Nonfiction Winner
Photographic: The Life of Graciela Iturbide
by Isabel Quintero; illus.
Nonfiction Winner
Photographic: The Life of Graciela Iturbideby Isabel Quintero; illus. by Zeke Peña
Middle School, High School Getty 96 pp.
3/18 978-1-947440-00-5 $19.95
This 2018 Boston Globe–Horn Book Nonfiction Award–winning biography introduces readers to “an icon. Orgullo mexicano. Maestra.” Photographer Graciela Iturbide’s (b. 1942) story is told in comic-panel format, with striking black-and-white illustrations, high-quality reproductions of her own photographs, and spare first-person narration drawing upon her writing and interviews; interspersed are section introductions in a more conversational third-person, direct-address text. Together the sections trace, in not-quite-linear fashion, Iturbide’s travels from her home of Mexico City to the neighborhoods of East L.A. and Tijuana; the pueblos of Oaxaca and Juchitán; Jaipur in India; Frida Kahlo’s Casa Azul in Coyoacán; and beyond. We see the development of the many “obsessions” she is compelled to document and understand through her work: birds and the freedom of flight, death, life in “in-between” spaces, ritual, gender politics, the stories objects tell. Iturbide’s photography, frequently featuring strong women at the center of their indigenous communities, is intensely personal and culturally specific, yet universally resonant. Her philosophy is rooted in “intimacy and respect” (“I respect my subjects because I am subject, too. Always”) and in curiosity about liminal places where “the present and past,” “the indigenous and postcolonial,” “the real and the imagined” overlap. As author and illustrator document Iturbide documenting
her subjects, they embrace all of these elements of Iturbide’s ethos. A powerful homage to the five-decade evolution of an artist still working — and still evolving — today. Additional biographical information and a recommended reading list are appended. KATIE BIRCHER
From the September/October 2018 issue of The Horn Book Magazine.
Honor Books
The 57 Bus
by Dashka Slater
High School Farrar 306 pp.
10/17 978-0-374-30323-5 $17.99
e-book ed. 978-0-374-30325-9 $9.99
It was late afternoon on Monday, November 4, 2013. Sasha was napping on the 57 bus in Oakland, California, when Richard, egged on by friends, set their gauzy skirt on fire. (Sasha is genderqueer and prefers the pronoun
they.) Sasha survived, but sustained third-degree burns on their calves and thighs. The incident was captured on video cameras installed in the bus, and the next day Richard was arrested for a hate crime and processed in the justice system. From the start, the deck was stacked against Richard, an African American teenager with a criminal history, who had now committed a horrific crime that grabbed media attention, caused national outrage, and fomented local protests. Slater goes beyond the headlines to tell the very human stories behind these individuals and their families (although it’s clear she did not have as much personal access to Richard as she did to Sasha). It’s a powerful story of class and race (Sasha is white), gender and identity, justice and mercy, love and hate. Using interviews, court documents, and news accounts, Slater has crafted a compelling true-crime story with ramifications for our most vulnerable youth. JONATHAN HUNT
From the January/February 2018 issue of The Horn Book Magazine.

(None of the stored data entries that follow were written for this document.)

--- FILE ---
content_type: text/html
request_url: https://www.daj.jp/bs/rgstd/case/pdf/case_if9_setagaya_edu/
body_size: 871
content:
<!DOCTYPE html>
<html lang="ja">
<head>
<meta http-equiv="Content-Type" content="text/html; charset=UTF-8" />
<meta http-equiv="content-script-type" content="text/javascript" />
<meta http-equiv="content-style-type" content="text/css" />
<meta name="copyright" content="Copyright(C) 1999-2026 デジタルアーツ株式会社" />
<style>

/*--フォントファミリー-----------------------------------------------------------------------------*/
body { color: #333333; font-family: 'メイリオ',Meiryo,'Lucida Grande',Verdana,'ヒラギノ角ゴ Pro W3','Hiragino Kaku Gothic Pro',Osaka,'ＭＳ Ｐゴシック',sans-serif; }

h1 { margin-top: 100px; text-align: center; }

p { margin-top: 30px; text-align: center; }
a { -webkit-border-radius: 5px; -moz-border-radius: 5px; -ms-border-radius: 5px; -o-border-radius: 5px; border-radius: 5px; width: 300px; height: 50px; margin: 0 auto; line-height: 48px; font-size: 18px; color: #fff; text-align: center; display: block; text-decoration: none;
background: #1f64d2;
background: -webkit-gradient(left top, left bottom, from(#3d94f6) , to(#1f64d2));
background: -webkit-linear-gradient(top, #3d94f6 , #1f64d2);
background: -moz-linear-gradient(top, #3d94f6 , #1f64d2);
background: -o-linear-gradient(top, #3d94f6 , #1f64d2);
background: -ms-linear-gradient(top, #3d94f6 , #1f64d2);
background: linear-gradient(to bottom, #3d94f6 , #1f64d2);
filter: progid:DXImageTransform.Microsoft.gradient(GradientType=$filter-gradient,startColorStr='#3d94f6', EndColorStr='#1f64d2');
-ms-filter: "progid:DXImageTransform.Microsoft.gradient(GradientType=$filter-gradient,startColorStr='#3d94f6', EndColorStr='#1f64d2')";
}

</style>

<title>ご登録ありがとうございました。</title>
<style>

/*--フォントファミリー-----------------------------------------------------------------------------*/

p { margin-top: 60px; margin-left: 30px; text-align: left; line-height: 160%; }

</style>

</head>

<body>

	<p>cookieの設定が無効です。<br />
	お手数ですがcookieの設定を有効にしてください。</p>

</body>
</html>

A Hundred Billion Trillion Starsby Seth Fishman; illus. by Isabel Greenberg
Primary Greenwillow 40 pp.
9/17 978-0-06-245578-9 $17.99
“This entire world is filled with crazy numbers, built one on top of the other, making it whole and complete.” Fishman and Greenberg engagingly highlight the wondrousness of numbers and stars, as well as just about everything about our home planet. Fishman exchanges science writing’s traditional stiffness for a confiding tone (“The strange thing is that seven billion five hundred million humans weigh about the same as ten quadrillion ants”). Illustrator Greenberg, too, eschews the typical facts-foisting book’s physical correctness in her kinetic digital art: she presents kids who hoist the earth while stepping on a bathroom scale, fly around the world, and otherwise defy the laws of physics in order to illustrate the ideas presented. The book beautifully succeeds in its mission to convey to young readers the vastness of the numbers in our midst while reassuring them that, although each of us is one of billions of people roaming the earth today, “there’s only one of YOU. Right here, right now, reading this book.” A final illustration suggests a child reading aloud to a captive audience of pets and stuffed animals. An author’s note clarifies that the tallies in this book are only approximations, as the number of each thing being counted is always in flux: “By the time you’re done reading this book, almost every single number in it will have changed.” NELL BERAM
From the January/February 2018 issue of The Horn Book Magazine.